[EXERCISE TASKS]
1. In the forum thread about the HtmlAgilityPack timeout, what XPath expression does the posted code pass to SelectSingleNode?
2. Resume the forum thread on the HtmlAgilityPack timeout from the point where it stops.

[SELECTED EXTRACT]
1

How do you increase the timeout value for htmlagiliypack? I'm getting this error alot but I want to increase the timeout limit, or how do you kill the request and try again?

resultingHTML = null;
        try
        {
            string htmlstring = string.Empty;
            HttpWebRequest newwebRequest = (HttpWebRequest)WebRequest.Create(htmlURL);
            HttpWebResponse mywebResponce = (HttpWebResponse)newwebRequest.GetResponse();
            if (mywebResponce.StatusCode == HttpStatusCode.OK)
            {
                Stream ReceiveStream = mywebResponce.GetResponseStream();
                using (StreamReader reader = new StreamReader(ReceiveStream))
                {
                    htmlstring = reader.ReadToEnd();
                }
                HtmlDocument doc = new HtmlDocument();
                doc.Load(htmlstring);
                HtmlWeb hwObject = new HtmlWeb();
                HtmlNode body = doc.DocumentNode.SelectSingleNode("//body");
                resultingHTML = body.InnerHtml.ToString();
            }

        }

2 Answers2

3

I assume you're using HtmlAgility pack to read HTML via a web request here?

[LISTED RECORDS]

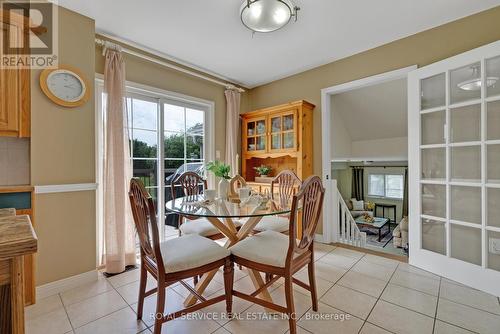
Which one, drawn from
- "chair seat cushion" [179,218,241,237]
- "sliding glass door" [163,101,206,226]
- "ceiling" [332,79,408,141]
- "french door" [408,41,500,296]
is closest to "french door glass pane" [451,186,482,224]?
"french door" [408,41,500,296]

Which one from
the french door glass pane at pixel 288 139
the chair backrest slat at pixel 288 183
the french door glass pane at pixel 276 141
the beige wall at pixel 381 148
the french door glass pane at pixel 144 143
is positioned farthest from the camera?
the beige wall at pixel 381 148

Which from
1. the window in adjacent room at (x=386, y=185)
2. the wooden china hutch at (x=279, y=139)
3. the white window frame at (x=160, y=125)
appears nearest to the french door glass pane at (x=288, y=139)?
the wooden china hutch at (x=279, y=139)

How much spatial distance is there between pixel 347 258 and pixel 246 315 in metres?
1.50

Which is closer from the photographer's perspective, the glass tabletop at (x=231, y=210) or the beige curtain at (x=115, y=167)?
the glass tabletop at (x=231, y=210)

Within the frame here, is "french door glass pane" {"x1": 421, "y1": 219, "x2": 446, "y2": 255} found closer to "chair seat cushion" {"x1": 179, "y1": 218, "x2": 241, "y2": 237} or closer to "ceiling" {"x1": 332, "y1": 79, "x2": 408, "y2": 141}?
"chair seat cushion" {"x1": 179, "y1": 218, "x2": 241, "y2": 237}

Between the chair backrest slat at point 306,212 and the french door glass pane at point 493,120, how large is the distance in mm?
1595

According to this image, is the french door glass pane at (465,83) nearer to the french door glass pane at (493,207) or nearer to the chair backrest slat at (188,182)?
the french door glass pane at (493,207)

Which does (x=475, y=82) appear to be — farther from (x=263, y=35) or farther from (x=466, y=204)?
(x=263, y=35)

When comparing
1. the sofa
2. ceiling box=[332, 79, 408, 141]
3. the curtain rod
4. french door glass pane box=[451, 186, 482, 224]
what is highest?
the curtain rod

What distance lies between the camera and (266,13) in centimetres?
175

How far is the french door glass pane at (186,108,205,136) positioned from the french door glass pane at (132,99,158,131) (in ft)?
1.52

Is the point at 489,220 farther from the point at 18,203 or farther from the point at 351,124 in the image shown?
the point at 18,203

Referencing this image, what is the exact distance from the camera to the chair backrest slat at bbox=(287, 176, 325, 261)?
1399 mm

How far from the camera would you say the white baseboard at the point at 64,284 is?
73.4 inches
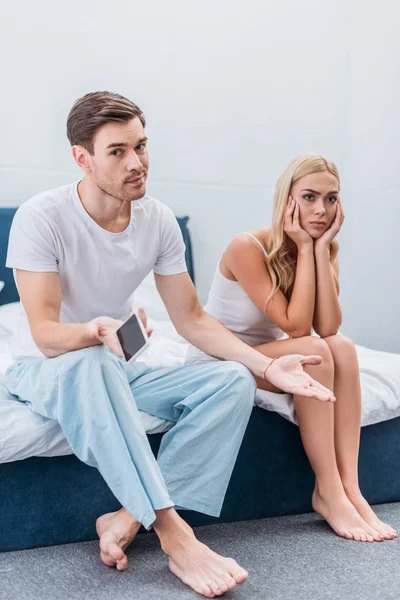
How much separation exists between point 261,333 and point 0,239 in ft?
4.68

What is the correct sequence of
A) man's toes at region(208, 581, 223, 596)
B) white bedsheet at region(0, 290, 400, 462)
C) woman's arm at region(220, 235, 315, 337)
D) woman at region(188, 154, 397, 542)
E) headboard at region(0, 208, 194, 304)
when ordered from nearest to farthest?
1. man's toes at region(208, 581, 223, 596)
2. white bedsheet at region(0, 290, 400, 462)
3. woman at region(188, 154, 397, 542)
4. woman's arm at region(220, 235, 315, 337)
5. headboard at region(0, 208, 194, 304)

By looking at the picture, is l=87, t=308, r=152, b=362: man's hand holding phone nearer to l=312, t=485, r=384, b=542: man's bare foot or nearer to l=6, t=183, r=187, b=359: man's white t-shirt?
l=6, t=183, r=187, b=359: man's white t-shirt

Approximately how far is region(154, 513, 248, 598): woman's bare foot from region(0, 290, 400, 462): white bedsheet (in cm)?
33

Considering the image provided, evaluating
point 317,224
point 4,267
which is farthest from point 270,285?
point 4,267

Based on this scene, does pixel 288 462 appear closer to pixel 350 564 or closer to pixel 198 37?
pixel 350 564

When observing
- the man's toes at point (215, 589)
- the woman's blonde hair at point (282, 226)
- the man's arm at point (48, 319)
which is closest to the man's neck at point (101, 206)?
the man's arm at point (48, 319)

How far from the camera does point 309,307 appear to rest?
2119mm

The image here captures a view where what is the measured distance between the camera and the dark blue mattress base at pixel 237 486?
177 centimetres

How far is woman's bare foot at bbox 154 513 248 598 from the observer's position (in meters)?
1.50

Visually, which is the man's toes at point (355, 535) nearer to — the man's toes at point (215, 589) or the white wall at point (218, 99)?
the man's toes at point (215, 589)

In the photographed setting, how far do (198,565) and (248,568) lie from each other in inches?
7.1

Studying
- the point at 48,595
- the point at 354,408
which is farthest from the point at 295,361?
the point at 48,595

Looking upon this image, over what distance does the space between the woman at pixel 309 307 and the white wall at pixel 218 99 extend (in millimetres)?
1471

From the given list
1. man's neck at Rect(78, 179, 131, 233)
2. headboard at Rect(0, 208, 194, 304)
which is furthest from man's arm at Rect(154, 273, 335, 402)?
headboard at Rect(0, 208, 194, 304)
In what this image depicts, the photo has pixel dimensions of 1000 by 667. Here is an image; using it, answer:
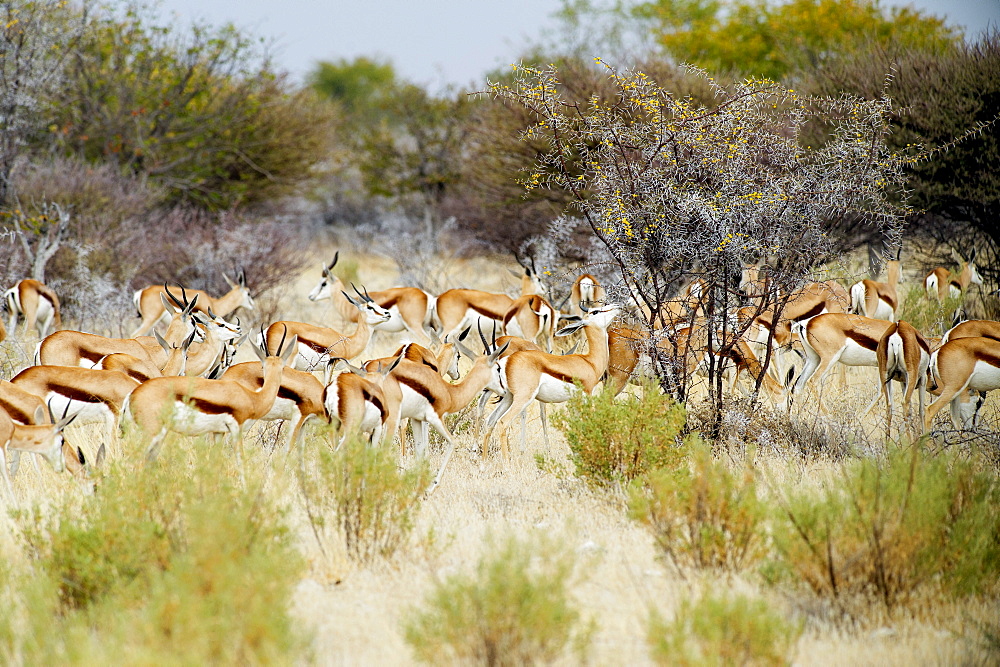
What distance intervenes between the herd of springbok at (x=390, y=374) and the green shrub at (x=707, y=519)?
1.44 meters

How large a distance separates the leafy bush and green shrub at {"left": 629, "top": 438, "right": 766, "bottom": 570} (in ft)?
5.62

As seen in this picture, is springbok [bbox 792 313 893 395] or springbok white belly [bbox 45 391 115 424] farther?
springbok [bbox 792 313 893 395]

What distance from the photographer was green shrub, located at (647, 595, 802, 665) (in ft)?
10.6

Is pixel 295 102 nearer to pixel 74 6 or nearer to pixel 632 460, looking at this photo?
pixel 74 6

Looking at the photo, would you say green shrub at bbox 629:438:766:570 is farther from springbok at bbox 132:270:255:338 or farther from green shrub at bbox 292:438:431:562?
springbok at bbox 132:270:255:338

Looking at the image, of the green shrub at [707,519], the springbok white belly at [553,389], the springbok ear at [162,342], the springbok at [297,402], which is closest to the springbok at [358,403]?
the springbok at [297,402]

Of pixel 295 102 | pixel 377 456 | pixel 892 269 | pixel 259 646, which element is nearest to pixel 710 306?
pixel 377 456

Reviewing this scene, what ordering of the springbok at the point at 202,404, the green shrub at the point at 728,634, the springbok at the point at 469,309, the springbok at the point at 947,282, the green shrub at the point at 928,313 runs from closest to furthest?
1. the green shrub at the point at 728,634
2. the springbok at the point at 202,404
3. the springbok at the point at 469,309
4. the green shrub at the point at 928,313
5. the springbok at the point at 947,282

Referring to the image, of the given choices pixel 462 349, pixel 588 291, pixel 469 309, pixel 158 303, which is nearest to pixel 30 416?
pixel 462 349

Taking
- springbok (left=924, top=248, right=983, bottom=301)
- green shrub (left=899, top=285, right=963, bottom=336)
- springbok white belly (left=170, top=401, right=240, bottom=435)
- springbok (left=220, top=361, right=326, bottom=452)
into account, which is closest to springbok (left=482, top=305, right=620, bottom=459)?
springbok (left=220, top=361, right=326, bottom=452)

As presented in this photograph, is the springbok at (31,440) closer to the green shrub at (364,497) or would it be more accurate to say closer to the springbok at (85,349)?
the green shrub at (364,497)

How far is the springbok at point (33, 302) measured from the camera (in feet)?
34.6

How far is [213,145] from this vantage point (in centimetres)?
1877

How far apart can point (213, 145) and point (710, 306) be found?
14.5 metres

[IN RESPONSE]
1. "//body"

2.
I would advise using the framework WebRequest object instead,

http://msdn.microsoft.com/en-us/library/system.net.webrequest.getresponse.aspx#Y700

..where you can specify a timeout. You catch timeout (and other connection errors) just by wrapping in a try/catch block.

Then parse the resulting HTML from the WebResponse object via HtmlAgility directly.

Here is an example of how to get the html from the WebResponse

http://msdn.microsoft.com/en-us/library/system.net.webresponse.getresponsestream.aspx

Once you have the html as a string from the WebResponse you would:

HtmlDocument doc = new HtmlDocument();
doc.LoadHtml(html);

James Gaunt
  • 14,631
  • 2
  • 39
  • 57
  • correct, do you have an example on how to load it into htmlagility? –  Aug 02 '11 at 17:16
  • is that way not loading the webpage twice? Or am I not looking at it the right way. because once you get the request, you got to load it again –  Aug 02 '11 at 17:23
  • yeah do you have a full example, see my edit i think its wrong –  Aug 02 '11 at 17:39
  • The .LoadHtml takes a string with the actual html, not a link to the page. – James Gaunt Aug 02 '11 at 17:58
0
 HttpWebRequest httpWebRequest = (HttpWebRequest)WebRequest.Create("wwww.someurl.com");
        httpWebRequest.Timeout = 10000; // 10 second timeout
        using(HttpWebResponse httpWebResponse = (HttpWebResponse)httpWebRequest.GetResponse())
        {
            if (httpWebResponse.StatusCode == HttpStatusCode.OK)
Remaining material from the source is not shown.